The Supreme Court has ruled that police may, without a warrant, order blood drawn from an unconscious person suspected of driving under the influence of alcohol, reports NPR.

The Fourth Amendment generally requires police to obtain a warrant for a blood draw. But in a 5-4 vote on Thursday, the court upheld a Wisconsin law that says people driving on a public road have impliedly consented to having their blood drawn if police suspect them of driving under the influence. It also said that "exigent circumstances" permit police to obtain a blood sample without a warrant.

Justices Samuel Alito, Clarence Thomas, Stephen Breyer and Brett Kavanaugh joined Chief Justice John Roberts in the majority vote.

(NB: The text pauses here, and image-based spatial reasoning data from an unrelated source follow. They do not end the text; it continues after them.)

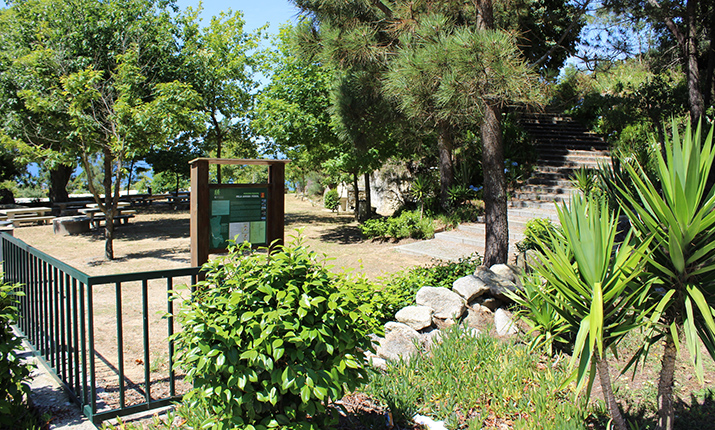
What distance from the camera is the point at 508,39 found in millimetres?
5305

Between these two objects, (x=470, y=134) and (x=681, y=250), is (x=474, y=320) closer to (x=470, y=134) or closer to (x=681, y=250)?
(x=681, y=250)

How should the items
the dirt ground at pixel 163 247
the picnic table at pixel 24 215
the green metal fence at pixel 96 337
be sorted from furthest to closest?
the picnic table at pixel 24 215
the dirt ground at pixel 163 247
the green metal fence at pixel 96 337

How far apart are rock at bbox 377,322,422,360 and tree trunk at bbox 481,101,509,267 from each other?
301 centimetres

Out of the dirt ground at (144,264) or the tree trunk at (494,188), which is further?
the tree trunk at (494,188)

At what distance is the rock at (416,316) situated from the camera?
4.59m

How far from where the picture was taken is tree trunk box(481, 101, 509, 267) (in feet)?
21.7

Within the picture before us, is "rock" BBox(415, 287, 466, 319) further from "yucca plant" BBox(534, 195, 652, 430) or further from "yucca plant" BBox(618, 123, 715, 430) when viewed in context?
"yucca plant" BBox(618, 123, 715, 430)

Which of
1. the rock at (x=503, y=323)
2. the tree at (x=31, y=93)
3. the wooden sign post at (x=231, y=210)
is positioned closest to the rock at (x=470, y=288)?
the rock at (x=503, y=323)

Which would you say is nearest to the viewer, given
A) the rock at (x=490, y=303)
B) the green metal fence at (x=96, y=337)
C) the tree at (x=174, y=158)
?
the green metal fence at (x=96, y=337)

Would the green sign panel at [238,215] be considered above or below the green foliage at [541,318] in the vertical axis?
above

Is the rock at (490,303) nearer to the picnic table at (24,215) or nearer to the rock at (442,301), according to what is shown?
the rock at (442,301)

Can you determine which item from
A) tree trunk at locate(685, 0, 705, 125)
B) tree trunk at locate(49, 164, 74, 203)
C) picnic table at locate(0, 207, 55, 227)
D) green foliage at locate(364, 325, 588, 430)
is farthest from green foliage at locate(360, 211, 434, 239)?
tree trunk at locate(49, 164, 74, 203)

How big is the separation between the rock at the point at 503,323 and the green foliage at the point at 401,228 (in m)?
7.24

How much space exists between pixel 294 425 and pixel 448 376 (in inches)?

The decision conflicts with previous court rulings in which the justices ruled that a blood draw is a significant bodily intrusion into a person's privacy and that there are less intrusive ways of enforcing drunken driving laws against unconscious motorists — getting a warrant, for instance, which in these tech-savvy days can be done relatively easily and quickly.

Discussing the emergency conditions created by unconscious drivers, Alito said that "forcing police to put off other tasks for even a relatively short period of time may have terrible collateral costs. That is just what it means for these situations to be emergencies," he wrote, in an opinion that was joined by Breyer, Kavanaugh and Roberts.